You don’t overwrite any standard functions. This is actually good practice in general—in Python, you can reassign any function at any time, but doing so will cause problems for other people using your code who expect certain standard functions—like list(), set(), mean(), etc.—to do what they do in the standard library. So if you assign something to a variable called list (e.g. you run list = pd.Series(["Nick", "Trillian"])), then anyone who tries to create a list using the list function (e.g. my_list = list(x)) later will get an error.
Your notebook should be formatted with black prior to submission (directions).

Submission Limits¶

Unlike many autograders, beware that in this class the number of submissions allowed for each assignment will be limited. Usually, this limit will be three submissions.

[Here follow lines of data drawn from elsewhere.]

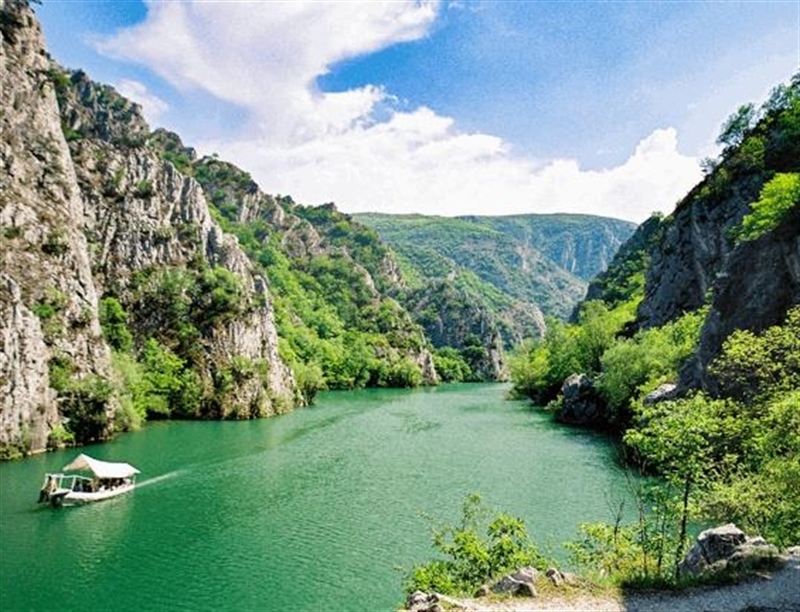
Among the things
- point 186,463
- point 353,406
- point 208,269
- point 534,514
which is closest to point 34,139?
point 208,269

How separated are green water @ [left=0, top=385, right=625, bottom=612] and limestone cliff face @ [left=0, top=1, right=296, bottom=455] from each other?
736cm

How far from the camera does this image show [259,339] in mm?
90938

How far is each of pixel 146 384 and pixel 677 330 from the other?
5755 cm

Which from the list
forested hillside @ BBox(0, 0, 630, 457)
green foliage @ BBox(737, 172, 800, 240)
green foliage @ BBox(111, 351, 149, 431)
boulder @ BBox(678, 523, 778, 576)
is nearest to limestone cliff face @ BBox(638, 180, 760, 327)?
green foliage @ BBox(737, 172, 800, 240)

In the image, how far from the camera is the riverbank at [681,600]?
47.0 ft

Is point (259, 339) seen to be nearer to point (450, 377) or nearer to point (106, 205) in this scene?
point (106, 205)

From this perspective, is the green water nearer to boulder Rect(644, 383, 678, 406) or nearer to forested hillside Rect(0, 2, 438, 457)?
boulder Rect(644, 383, 678, 406)

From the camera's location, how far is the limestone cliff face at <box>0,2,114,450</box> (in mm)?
49250

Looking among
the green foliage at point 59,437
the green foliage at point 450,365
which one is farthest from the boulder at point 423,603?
the green foliage at point 450,365

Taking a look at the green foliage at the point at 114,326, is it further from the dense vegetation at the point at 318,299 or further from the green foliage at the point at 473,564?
the green foliage at the point at 473,564

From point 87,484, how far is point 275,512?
12.4m

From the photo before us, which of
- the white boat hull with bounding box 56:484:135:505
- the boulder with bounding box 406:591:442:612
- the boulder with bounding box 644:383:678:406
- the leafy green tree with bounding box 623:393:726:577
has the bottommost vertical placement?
the white boat hull with bounding box 56:484:135:505

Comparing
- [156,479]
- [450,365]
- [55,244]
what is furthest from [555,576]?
[450,365]

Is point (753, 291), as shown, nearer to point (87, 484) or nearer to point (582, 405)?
point (582, 405)
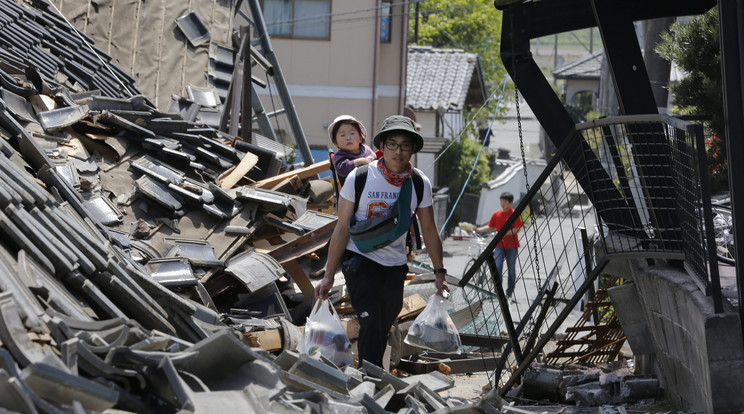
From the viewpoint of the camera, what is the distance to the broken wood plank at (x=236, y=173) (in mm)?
10594

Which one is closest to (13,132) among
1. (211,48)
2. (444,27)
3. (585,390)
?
(585,390)

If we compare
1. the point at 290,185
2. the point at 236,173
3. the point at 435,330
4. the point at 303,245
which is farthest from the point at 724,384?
the point at 236,173

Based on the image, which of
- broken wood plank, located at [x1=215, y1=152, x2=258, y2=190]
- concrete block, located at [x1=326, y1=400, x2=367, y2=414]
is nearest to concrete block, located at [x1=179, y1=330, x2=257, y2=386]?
concrete block, located at [x1=326, y1=400, x2=367, y2=414]

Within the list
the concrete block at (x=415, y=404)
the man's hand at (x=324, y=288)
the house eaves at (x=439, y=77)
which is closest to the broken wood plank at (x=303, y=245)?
the man's hand at (x=324, y=288)

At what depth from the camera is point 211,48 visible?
16.5m

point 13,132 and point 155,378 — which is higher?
point 13,132

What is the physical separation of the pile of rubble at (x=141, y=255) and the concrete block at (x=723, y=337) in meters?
1.37

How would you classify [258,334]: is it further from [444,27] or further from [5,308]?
[444,27]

Your last submission (if you submit 3 or fewer times), or your third submission (if you submit more than 3 times) will determine your grade. Submissions that error out will not count against this total.

Why?

In software development, we can run our test suite as many times as we want. Indeed, we are encouraged to do so with Continuous Integration tools. But in Data Science, we generally never know if our answer is actually right. Instead, we have to learn to think carefully as we write our code and make sure that our intermediate results make sense because the whole point of generating a new result is that it’s something we didn’t know before!

In this class, however, I would also like to provide the opportunity to learn from your mistakes and iterate, and this “submission limit” model seems like a reasonable compromise.